Population Statistic n needed for normality
Symmetric (normal, uniform) Mean ~10–15
Moderately skewed (exponential) Mean ~30
Heavily skewed (chi-sq 2) Mean ~50–100
Any shape Mean ~30 is the textbook answer, but check
Any shape Median Slower — needs larger n
Any shape Max Very slow — often never normal
Any shape SD Moderate — ~30–50

Things to try

  • Exponential, Mean, n = 5: the sampling distribution is visibly skewed. Normal approximation is poor. Shapiro test says “No.”
  • Same but n = 50: now it’s nearly bell-shaped. CLT has kicked in.
  • Any population, Max, n = 100: the sampling distribution of the maximum is not normal even with large n. It has its own distribution (extreme value theory). Normal approximation fails.
  • Bimodal, Mean, n = 2: the sampling distribution itself is bimodal! With only 2 observations, averaging doesn’t smooth enough.
  • Bottom panel (ridgeline): watch the sampling distribution narrow and become more normal as n increases, all on one plot.

The bottom line

The sampling distribution is not your data. It’s the distribution of your estimate. Whether it’s normal depends on three things:

  1. The population shape — the uglier it is, the more data you need
  2. The sample size — larger n → CLT → normality
  3. The statistic — means converge fast, medians slower, maxima barely at all

When in doubt, don’t assume — bootstrap it. The bootstrap page shows you how to build the sampling distribution empirically.


Did you know?

  • William Sealy Gosset, a chemist at the Guinness brewery, invented the t-distribution in 1908 because he was working with tiny samples of barley.
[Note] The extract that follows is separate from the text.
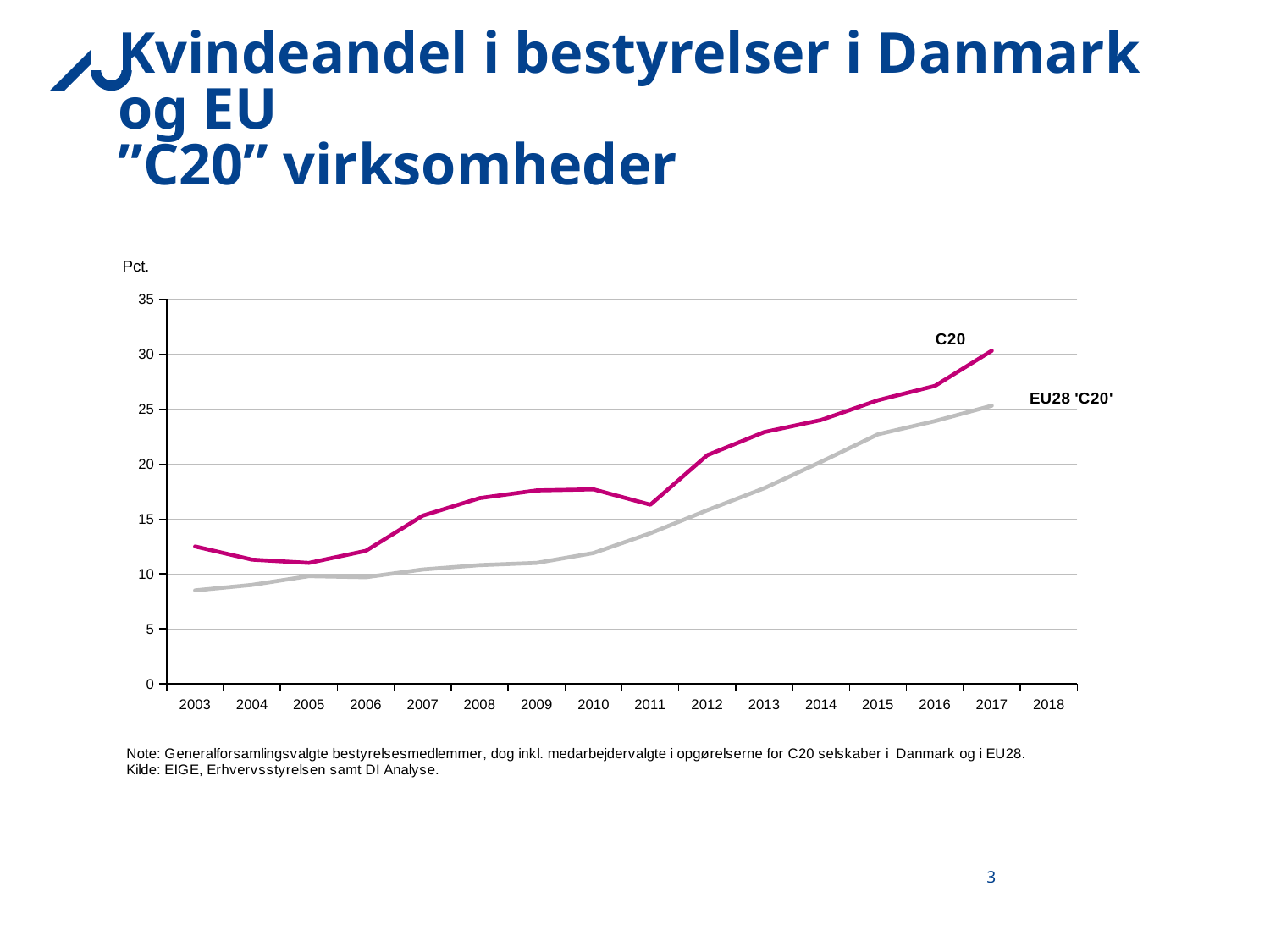
Is the value for C20 in 2017 greater or less than 25? greater What unit label is shown above the y axis? Pct. What kind of chart is shown on the slide? Line chart Is the value for EU28 'C20' in 2017 greater or less than 30? less Which series has the higher value in 2010, C20 or EU28 'C20'? C20 How many series are plotted in the chart? 2 Is the value for C20 in 2013 greater or less than 20? greater Does the EU28 'C20' line generally rise or fall from 2003 to 2017? rise What are the names of the two series plotted in the chart? C20 and EU28 'C20' How many years are labelled on the x axis? 16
Guinness didn’t let employees publish under their own names, so he used the pen name “Student” — hence “Student’s t-test.”
  • Gosset’s problem: with only 3–4 observations, you can’t assume the sampling distribution is normal. The t-distribution has heavier tails to account for the extra uncertainty when \(n\) is small. As \(n\) grows, the t-distribution converges to the normal — because with enough data, the sampling distribution is normal (CLT).
  • The concept of a sampling distribution was so confusing to early statisticians that R.A. Fisher reportedly said it was the most difficult idea in all of statistics to teach clearly.